> _Exercise directions_
The data below holds a line containing "family: Bovidae" and a line containing "A: Sequence-level."; please quote exactly those two lines and every line between them, and nothing else.

--- Records supplied ---

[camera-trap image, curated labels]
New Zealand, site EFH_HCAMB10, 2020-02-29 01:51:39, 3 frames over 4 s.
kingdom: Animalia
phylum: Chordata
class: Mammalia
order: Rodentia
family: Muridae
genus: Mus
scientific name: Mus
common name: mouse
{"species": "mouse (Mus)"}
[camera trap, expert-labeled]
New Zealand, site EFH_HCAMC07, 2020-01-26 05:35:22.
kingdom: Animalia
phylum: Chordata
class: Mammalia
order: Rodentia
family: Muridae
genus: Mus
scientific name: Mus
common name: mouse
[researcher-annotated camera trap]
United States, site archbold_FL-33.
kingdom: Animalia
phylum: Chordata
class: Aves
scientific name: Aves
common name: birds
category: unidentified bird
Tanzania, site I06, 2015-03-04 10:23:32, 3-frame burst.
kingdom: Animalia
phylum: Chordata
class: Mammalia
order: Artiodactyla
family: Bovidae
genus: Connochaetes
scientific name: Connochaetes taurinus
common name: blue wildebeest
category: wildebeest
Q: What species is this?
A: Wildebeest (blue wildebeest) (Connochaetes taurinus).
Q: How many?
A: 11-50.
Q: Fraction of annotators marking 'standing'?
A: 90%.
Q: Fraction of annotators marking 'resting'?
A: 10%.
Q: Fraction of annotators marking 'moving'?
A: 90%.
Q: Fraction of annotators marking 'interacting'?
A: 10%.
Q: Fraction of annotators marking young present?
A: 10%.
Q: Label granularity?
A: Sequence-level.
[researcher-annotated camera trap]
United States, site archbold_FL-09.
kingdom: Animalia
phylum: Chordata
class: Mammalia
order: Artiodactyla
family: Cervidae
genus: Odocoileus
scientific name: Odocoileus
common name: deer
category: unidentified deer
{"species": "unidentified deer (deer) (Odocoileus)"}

---

> _Answer section_
family: Bovidae
genus: Connochaetes
scientific name: Connochaetes taurinus
common name: blue wildebeest
category: wildebeest
Q: What species is this?
A: Wildebeest (blue wildebeest) (Connochaetes taurinus).
Q: How many?
A: 11-50.
Q: Fraction of annotators marking 'standing'?
A: 90%.
Q: Fraction of annotators marking 'resting'?
A: 10%.
Q: Fraction of annotators marking 'moving'?
A: 90%.
Q: Fraction of annotators marking 'interacting'?
A: 10%.
Q: Fraction of annotators marking young present?
A: 10%.
Q: Label granularity?
A: Sequence-level.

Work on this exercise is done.